Pull out each line of the data that contains the word "white", matching case exactly.

## Begin EXTRACTED DATA

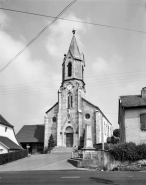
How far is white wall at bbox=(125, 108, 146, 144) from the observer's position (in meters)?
21.4

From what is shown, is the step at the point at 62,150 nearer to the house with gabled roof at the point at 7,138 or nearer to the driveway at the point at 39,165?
the house with gabled roof at the point at 7,138

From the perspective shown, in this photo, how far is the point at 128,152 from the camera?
1830 centimetres

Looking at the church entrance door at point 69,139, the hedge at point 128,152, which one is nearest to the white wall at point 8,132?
the church entrance door at point 69,139

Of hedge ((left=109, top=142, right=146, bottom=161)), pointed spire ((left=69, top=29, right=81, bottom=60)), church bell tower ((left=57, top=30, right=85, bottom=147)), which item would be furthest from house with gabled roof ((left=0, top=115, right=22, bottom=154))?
pointed spire ((left=69, top=29, right=81, bottom=60))

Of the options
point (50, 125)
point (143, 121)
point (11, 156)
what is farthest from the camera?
point (50, 125)

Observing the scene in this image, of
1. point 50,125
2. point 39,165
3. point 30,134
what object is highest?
point 50,125

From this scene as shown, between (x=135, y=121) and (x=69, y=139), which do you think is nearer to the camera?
(x=135, y=121)

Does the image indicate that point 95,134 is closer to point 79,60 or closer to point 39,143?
point 39,143

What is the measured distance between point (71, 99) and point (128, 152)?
26.5 metres

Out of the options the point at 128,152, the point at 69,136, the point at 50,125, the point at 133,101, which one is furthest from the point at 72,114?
the point at 128,152

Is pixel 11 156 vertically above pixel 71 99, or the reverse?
pixel 71 99

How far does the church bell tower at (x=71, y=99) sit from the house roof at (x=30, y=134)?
6.68m

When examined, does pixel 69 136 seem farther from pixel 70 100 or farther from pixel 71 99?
pixel 71 99

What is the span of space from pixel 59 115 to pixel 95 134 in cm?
855
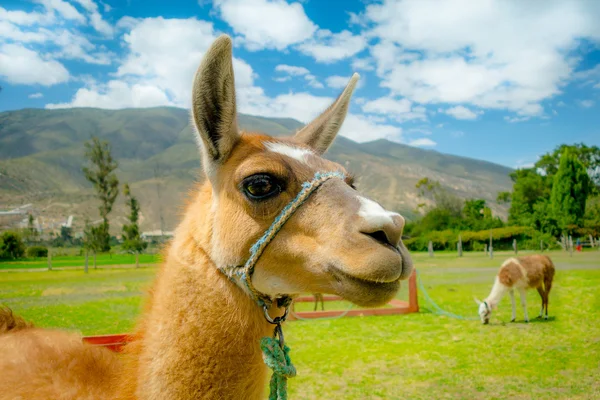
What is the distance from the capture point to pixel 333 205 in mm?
2014

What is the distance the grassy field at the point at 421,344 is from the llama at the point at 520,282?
466 millimetres

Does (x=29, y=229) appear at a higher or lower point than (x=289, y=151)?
lower

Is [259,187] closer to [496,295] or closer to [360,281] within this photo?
[360,281]

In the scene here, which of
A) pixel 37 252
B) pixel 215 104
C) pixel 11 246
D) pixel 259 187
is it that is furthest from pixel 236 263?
pixel 37 252

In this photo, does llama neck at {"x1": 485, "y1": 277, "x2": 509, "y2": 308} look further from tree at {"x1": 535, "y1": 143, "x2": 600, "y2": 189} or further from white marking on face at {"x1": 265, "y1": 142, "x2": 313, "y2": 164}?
tree at {"x1": 535, "y1": 143, "x2": 600, "y2": 189}

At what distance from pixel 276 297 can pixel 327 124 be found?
4.30ft

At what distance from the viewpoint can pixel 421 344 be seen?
27.7 feet

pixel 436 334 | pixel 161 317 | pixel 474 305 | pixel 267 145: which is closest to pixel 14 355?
pixel 161 317

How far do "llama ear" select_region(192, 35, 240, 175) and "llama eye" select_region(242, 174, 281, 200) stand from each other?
0.29m

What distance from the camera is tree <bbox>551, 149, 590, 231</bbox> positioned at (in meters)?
46.0

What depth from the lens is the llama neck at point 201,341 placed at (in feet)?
6.49

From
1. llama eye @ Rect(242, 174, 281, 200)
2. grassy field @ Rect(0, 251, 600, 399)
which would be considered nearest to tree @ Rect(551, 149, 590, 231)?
grassy field @ Rect(0, 251, 600, 399)

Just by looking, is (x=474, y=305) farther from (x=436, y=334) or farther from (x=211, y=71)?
(x=211, y=71)

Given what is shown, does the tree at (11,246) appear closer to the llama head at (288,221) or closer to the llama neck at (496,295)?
the llama head at (288,221)
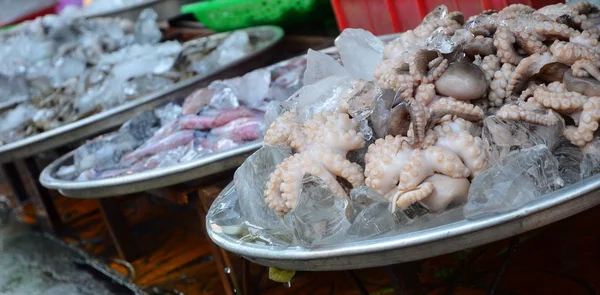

## End EXTRACTED DATA

> [FINAL RESULT]:
How far is white wall at bbox=(125, 108, 146, 144) from the observer's position (in meters)?
Looking at the church entrance door at point 69,139, the hedge at point 128,152, which one is nearest to the white wall at point 8,132?
In this photo, does llama neck at {"x1": 485, "y1": 277, "x2": 509, "y2": 308} look further from tree at {"x1": 535, "y1": 143, "x2": 600, "y2": 189} or further from white marking on face at {"x1": 265, "y1": 142, "x2": 313, "y2": 164}?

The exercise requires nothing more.